Słowa dyktowane przez świętą Katarzynę, która nie potrafiła nawet pisać, a zapisane w „Dialogu o Bożej Opatrzności”, są owocem mistycznych przeżyć tej wspaniałej duszy – Doktora Kościoła – doświadczającej możliwości rozmowy z samym Bogiem.
Jakikolwiek urząd zajmuje się w prawie cywilnym czy w prawie Boskim, nie można się na nim utrzymać w stanie łaski bez świętej sprawiedliwości (por. Prz 16, 12)*. Kto nie jest karcony i nie karci, jest jak członek, który zaczyna gnić; gdy zły lekarz przykłada od razu tylko maść do rany, nie wypaliwszy jej przedtem, wtedy całe ciało zakaża się i gnije.
Wesprzyj nas już teraz!
To samo dotyczy prałatów i innych dostojników, którzy widzą, że poddany ich zakażony jest zgnilizną grzechu śmiertelnego; jeśli poprzestaną na przyłożeniu maści pochlebstwa, nie uciekając się do nagany, chory członek nie ozdrowieje nigdy, lecz zakazi inne członki, zjednoczone z pierwszym w tym samym ciele, pod jednym pasterzem. Gdyby natomiast byli prawdziwymi i dobrymi lekarzami, jakimi byli ci chwalebni pasterze, użyliby maści dopiero po wypaleniu rany ogniem nagany. Gdyby zaś członek ten upierał się przy swym występku, odcięliby go od zgromadzenia, aby nie zakażał innych zarazą grzechu śmiertelnego.
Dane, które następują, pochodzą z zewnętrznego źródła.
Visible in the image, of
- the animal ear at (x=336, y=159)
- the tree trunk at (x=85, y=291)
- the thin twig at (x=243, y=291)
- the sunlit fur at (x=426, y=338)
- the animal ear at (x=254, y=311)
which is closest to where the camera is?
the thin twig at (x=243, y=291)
Oni jednak tak nie postępują: udają raczej, że nic nie widzą. Wiesz czemu? Bo korzeń miłości własnej żyje w nich i wydaje złą odrośl służalczej bojaźni. Boją się utracić stanowisko, dobra doczesne i wysokie urzędy, więc milczą. Czynią jak ślepcy, którzy nie wiedzą, jak utrzymać się na stanowisku. Gdyby wiedzieli, że zachowuje się je tylko przez sprawiedliwość, przestrzegaliby jej. Lecz ponieważ są pozbawieni światła, nie rozumieją tego. Wydaje się im, że zachowają się przez niesprawiedliwość, nie karcąc błędów swych poddanych. Ale zwodzi ich własna namiętność zmysłowa, żądza władzy i przewodzenia.
Nie karcą i dlatego, że czują w sobie te same błędy lub jeszcze większe. Świadomość własnych błędów odbiera im zapał i stanowczość. Spętani służalczą bojaźnią, udają, że nic nie widzą. A jeśli nie mogą nie widzieć, wstrzymują się od nagany, dając się ująć pochlebstwom i licznym darom, nawet sami wynajdują usprawiedliwienia, byle nie karać. Do nich odnoszą się słowa, które wyrzekła moja Prawda: Ślepi są i wodzowie ślepych; a ślepy jeśliby ślepego prowadził, obaj w dół wpadają (Mt 15, 14; Łk 6, 39)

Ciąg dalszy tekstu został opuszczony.